Afrique : un salon à l'attaque du low-tech

publié le 25 octobre 2012 à 17h00

Ce salon high tech ressemble à n'importe quel autre en Californie... Sauf que les jeunes entrepreneurs sont africains, et qu'ils ont mis toute leur ingéniosité à concevoir des applications aussi «low tech» que possible pour conquérir l'immense marché des télécoms de leur continent. Le salon Demo Africa a ouvert ce matin à Nairobi pour sa première édition, et doit durer deux jours. Lors des conférences, de jeunes gens -- la trentaine au plus -- doivent convaincre en moins de cinq minutes chrono un auditoire de deux cents personnes, déjà très occupées à jongler entre smartphone et tablette, qu'ils sont le Steve Jobs africain.

«Nous sommes à la page 8 du catalogue et au stand 6, nous espérons que c'est là que vous mettrez votre argent, car il vous reviendra avec des intérêts» , promet Mwema Jacob, cofondateur de la société kényane mTracker, à l'issue de sa présentation. mTracker propose aux automobilistes une application permettant d'utiliser leur téléphone mobile pour localiser leur véhicule, déclencher ou éteindre le moteur et l'alarme. Pas inutile à Nairobi où les vols avec violence sont quotidiens, selon la police.

Les présentations de ce jeudi matin concernent les applications pour téléphone mobile, cet outil qui a révolutionné l'Afrique depuis une décennie. Plus de 500 millions d'appareils sont désormais utilisés sur le continent, soit à peu près un pour deux habitants. Une explosion en partie à l'origine du décollage économique récent du continent.

Une moyenne de dix téléphones supplémentaires pour cent personnes augmenterait le PNB d'un pays en voie de développement d'au moins 0,8% selon la Banque Mondiale. D'où la nécessité pour les ingénieurs en informatique africains de s'adapter aux spécificités de leur marché. «Nous avons beaucoup d'idées qui marcheraient bien dans le "premier-monde" [par opposition au tiers-monde, ndlr], mais pas ici» , explique Mem Maina, 32 ans, co-fondateur de M-Kazi .

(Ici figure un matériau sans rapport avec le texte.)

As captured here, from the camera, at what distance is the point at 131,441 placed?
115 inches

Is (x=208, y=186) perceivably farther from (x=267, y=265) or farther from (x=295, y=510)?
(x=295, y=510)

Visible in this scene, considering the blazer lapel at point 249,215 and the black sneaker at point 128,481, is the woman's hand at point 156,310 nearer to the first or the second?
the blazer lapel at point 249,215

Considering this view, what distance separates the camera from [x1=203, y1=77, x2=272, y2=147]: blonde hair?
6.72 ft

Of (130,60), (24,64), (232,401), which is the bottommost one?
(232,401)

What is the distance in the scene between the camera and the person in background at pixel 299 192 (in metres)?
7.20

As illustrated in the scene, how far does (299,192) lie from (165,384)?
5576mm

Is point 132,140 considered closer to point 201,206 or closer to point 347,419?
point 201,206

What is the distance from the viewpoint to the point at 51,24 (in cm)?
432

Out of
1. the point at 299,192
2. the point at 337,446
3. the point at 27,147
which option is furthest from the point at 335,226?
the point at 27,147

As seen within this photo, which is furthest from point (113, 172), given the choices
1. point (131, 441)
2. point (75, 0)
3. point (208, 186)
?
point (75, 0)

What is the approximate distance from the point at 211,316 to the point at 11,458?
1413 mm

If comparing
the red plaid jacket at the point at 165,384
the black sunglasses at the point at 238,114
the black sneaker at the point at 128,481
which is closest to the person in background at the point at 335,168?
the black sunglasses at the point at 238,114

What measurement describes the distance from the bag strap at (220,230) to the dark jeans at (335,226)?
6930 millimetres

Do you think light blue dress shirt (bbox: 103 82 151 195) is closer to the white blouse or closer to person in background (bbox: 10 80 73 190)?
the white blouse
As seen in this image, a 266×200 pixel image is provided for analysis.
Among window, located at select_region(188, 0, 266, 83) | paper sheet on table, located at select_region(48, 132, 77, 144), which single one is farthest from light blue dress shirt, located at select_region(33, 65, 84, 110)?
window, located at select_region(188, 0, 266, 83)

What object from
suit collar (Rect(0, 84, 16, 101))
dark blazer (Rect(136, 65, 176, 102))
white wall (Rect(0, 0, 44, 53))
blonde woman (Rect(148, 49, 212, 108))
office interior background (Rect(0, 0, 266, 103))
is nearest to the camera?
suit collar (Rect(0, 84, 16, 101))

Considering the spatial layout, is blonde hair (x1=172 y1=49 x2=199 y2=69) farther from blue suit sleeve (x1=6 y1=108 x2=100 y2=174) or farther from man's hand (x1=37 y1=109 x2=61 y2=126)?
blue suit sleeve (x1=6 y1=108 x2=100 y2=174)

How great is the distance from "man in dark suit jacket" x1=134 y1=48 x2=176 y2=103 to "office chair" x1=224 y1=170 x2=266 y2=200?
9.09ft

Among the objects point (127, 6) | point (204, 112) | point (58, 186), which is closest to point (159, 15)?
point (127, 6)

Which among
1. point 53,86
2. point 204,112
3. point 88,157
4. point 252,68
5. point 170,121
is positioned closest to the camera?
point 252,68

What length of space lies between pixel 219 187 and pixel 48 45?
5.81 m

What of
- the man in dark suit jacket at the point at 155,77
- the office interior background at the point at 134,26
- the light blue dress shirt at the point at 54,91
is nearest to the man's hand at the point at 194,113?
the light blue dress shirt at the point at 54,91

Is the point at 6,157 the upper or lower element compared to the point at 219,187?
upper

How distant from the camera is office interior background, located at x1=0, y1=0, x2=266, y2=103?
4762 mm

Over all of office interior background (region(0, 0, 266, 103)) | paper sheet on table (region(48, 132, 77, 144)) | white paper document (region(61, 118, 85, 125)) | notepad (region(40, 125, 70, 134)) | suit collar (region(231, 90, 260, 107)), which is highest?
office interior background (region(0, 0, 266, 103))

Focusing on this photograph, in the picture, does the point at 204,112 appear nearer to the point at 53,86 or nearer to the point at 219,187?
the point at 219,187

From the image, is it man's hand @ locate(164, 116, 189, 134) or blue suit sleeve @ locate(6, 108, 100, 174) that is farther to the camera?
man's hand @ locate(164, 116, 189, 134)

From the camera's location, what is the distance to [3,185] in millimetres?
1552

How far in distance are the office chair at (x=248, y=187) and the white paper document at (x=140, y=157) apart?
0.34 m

Cette application, dont le nom veut dire «boulot» en swahili, propose des offres d'emploi par SMS. Lancée il y a cinq mois sur le marché kényan, elle utilise la plate-forme USSD, disponible sur n'importe quel téléphone mobile. «Même le plus basique» , souligne cet ingénieur en informatique. «Dans un pays comme le Kenya où 6 millions de personnes seulement ont un accès correct à internet, et entre 20 et 25 millions accèdent à des SMS, cela va de soi d'utiliser les SMS» , ajoute-t-il.

La démonstration en a été faite par M-Pesa , l'application désormais quasi-mythique pour transfert d'argent via téléphone mobile, qui a essaimé largement en Afrique et au-delà depuis son lancement par la société de téléphonie mobile Safaricom au Kenya en 2007.

Dans un continent caractérisé par sa jeunesse et son chômage, les applications liées au marché du travail se multiplient.

mPawa (pour power , «pouvoir») se spécialise sur le marché des «cols bleus», les travailleurs manuels et peu qualifiés. «Près de 75% du marché du travail en Afrique répond à cette définition» , relève Maxwell Kofi Efrem Donkor, venu du Ghana pour présenter son produit. Le jeune homme s'est inspiré d'expériences similaires en Chine et au Brésil, et il espère se développer dans toute l'Afrique.

«Une fois que votre concept est bien au point, il est facile de l'étendre à tout le continent» , relève Paul Nguru, PDG d'une agence de conseil en investissement. Les jeunes gens en T-shirt, se disant «très stimulés» d'être là, pianotent leur téléphone et enchaînent les «démos» sous les encouragements du Monsieur Loyal de l'événement ( «allez, montrez leur votre amour !» , lance-t-il à la salle un peu somnolente).

Des experts un peu plus âgés soulignent que nombre de ces applications nécessitent sans doute bien des réglages avant de devenir la poule aux œufs d'or. Mais aucun ne paraît douter des perspectives du marché africain. Shiv Shivakumar, premier vice-président de Nokia en charge de l'Inde, du Moyen Orient et de l'Afrique, compare la jeunesse démographique et l'explosion des télécoms en Afrique avec les États-Unis des années 50, quand la jeunesse a rencontré la voiture et la télévision. «Il y a quelque chose d'unique en Afrique, c'est l'endroit sur lequel il faut parier dans la décennie à venir» , assure-t-il.